Далее шли набитой, отчетливой тропой, уводящей от голубой «виллы» в низину, за огород, к овражку, над которым в ракитовых кустах пряталась банька, крытая толем, крепенькая, ухоженная. Еще ниже, под самым ракитником, – ‘колодец: пара бетонных колец, утопленных в сочную, пронизанную родником почву. Вода – в метре от поверхности колодца.
«Вот она, резиденция Сохатого», – смекнул Парамоша.
Дед просунул в дверную щель ивовый прутушек, створка отошла, и чуть ли не на карачках старик устремился в глубь помещения. И в этот момент за спиной Парамоши, собравшегося нырнуть в баньку следом за стариком, кто-то хрипло прокашлял. Несколько раз. Парамоша оглянулся и никого не увидел. Кроме большого черного петуха, запрыгнувшего на березовую колоду. Кашлял петух. Вернее – так он пел.

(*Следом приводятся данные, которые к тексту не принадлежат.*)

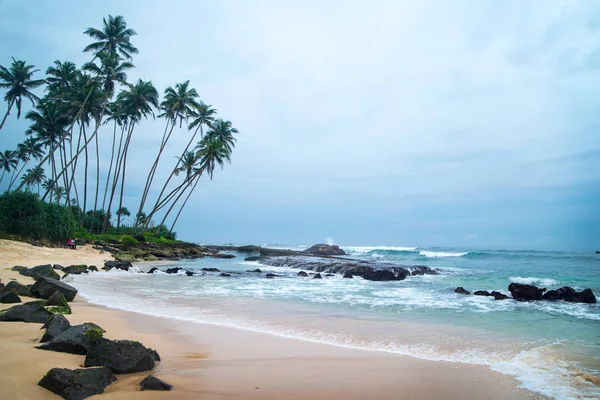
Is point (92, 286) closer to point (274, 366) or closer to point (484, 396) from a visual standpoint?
point (274, 366)

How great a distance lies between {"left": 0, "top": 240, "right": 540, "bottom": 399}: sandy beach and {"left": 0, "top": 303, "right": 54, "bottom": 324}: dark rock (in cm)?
18

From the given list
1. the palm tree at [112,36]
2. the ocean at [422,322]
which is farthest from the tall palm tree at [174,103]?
the ocean at [422,322]

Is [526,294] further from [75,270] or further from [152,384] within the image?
[75,270]

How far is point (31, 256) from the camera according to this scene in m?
19.4

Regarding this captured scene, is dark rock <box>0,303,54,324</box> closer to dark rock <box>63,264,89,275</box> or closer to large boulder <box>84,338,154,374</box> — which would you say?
large boulder <box>84,338,154,374</box>

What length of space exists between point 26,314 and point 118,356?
2724 millimetres

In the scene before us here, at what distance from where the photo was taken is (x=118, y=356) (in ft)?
12.6

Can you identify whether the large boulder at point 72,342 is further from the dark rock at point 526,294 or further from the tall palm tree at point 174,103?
the tall palm tree at point 174,103

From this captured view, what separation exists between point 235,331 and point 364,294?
7.85m

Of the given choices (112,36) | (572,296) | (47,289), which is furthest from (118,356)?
(112,36)

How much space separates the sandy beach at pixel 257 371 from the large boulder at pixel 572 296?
11.4m

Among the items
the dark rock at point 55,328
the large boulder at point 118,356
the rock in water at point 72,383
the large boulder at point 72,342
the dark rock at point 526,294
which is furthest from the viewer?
the dark rock at point 526,294

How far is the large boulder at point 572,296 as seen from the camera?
13.1 metres

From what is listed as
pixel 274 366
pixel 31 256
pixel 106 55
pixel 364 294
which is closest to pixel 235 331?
pixel 274 366
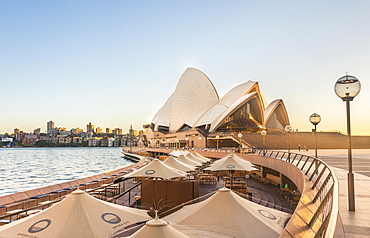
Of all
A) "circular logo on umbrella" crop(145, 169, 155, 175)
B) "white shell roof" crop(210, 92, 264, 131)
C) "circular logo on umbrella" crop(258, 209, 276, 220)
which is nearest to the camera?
"circular logo on umbrella" crop(258, 209, 276, 220)

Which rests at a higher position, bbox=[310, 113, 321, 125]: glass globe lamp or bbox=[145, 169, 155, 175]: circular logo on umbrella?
bbox=[310, 113, 321, 125]: glass globe lamp

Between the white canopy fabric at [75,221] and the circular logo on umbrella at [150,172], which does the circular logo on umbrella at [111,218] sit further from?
the circular logo on umbrella at [150,172]

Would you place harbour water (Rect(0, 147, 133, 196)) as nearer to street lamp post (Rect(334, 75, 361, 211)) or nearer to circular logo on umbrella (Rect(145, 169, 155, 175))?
circular logo on umbrella (Rect(145, 169, 155, 175))

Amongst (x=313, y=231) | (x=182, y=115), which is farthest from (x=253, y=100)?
(x=313, y=231)

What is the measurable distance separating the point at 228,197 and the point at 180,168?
10654 mm

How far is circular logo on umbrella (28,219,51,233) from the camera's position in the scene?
5.73 m

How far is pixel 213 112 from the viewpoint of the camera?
65812 millimetres

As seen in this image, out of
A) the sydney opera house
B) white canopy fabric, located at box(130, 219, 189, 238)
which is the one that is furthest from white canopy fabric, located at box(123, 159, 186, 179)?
the sydney opera house

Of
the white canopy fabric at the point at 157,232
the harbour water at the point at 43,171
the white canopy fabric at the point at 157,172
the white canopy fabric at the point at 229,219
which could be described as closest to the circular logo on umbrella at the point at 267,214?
→ the white canopy fabric at the point at 229,219

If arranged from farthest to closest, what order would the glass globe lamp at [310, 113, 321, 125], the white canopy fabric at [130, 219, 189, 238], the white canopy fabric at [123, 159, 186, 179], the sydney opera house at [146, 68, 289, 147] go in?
the sydney opera house at [146, 68, 289, 147] → the white canopy fabric at [123, 159, 186, 179] → the glass globe lamp at [310, 113, 321, 125] → the white canopy fabric at [130, 219, 189, 238]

В баньке пахло прелыми яблоками. Но как густо пахло! Пряно. Предбанник весь был усыпан подгнившей падалицей. В самой бане довольно уютная обстановка. Застекленное оконце занавешено белой тряпицей. Ближе к дальней стенке, на высоком полке, где прежде люди парились, – матрас-сенник, покрытый шерстяным одеялом. В головах подушка. Наволочка на подушке опрятная, веселая, в мелкий цветочек. Недавно стиранная. Высокая лавка, куда прежде тазы ставились, покрыта скатеркой. Теперь это стол. На столе керосиновая лампа и накрытая носовым платком то ли шкатулка, то ли гармошка игрушечная, детских размеров. И еще книга: «Воспоминания» маршала Жукова, том первый. Взятая напрокат у полковника Смурыгина.
Каменка в бане – с дымоходом. Котел для воды накрыт какой-то странной металлической крышкой, скорей всего – деталью от стиральной машины.
Крышка плотно закрывает горло котла. Из отверстия в крышке, напоминающего клапан парового котла, время от времени со вздохом появляются какие-то мутные пузыри, лопаются, распространяя все тот же кислый яблочный дух. И это при холодной печке.
Помимо прочего в бане имелся настоящий венский стул. Старинный. Из цельного гнутого дерева. Легкий и очень прочный. Как костяной. В углу за каменкой, будто шлем водолазный, сиял шароподобный самовар.
Старик откинул занавеску от окна, указал Парамоше на венский стул: «Садись». Откуда-то из-за печки извлек сплющенный картонный ящик из-под венгерского «токайского». Отодрал квадрат картона. Протянул Парамоше: «Рисуй».
– Чем? – улыбнулся Парамоша, начиная постигать смысл усилий деда Прокофия.
Лесник, все так же сурово, без намека на улыбку, стоя на полусогнутых, мгновение поразмышлял о чем-то, затем выбрался из баньки. Вернулся минут через пять, держа в руке аккуратно разлинованный в косую линейку осколок грифельной (аспидной) доски, применявшейся для обучения правописанию в дореволюционных приходских школах. В другой руке обломок грифельной палочки.
– Это где ж вы такие реликвии обнаружили?
– А на огороде, в грядках. Тута школа в прежние времена стояла. На бугре.
– Да-а, матерьялец, тлению не подлежит, – провел Парамоша грифелем по доске.
– Что яму сделается… – подтвердил Сохатый.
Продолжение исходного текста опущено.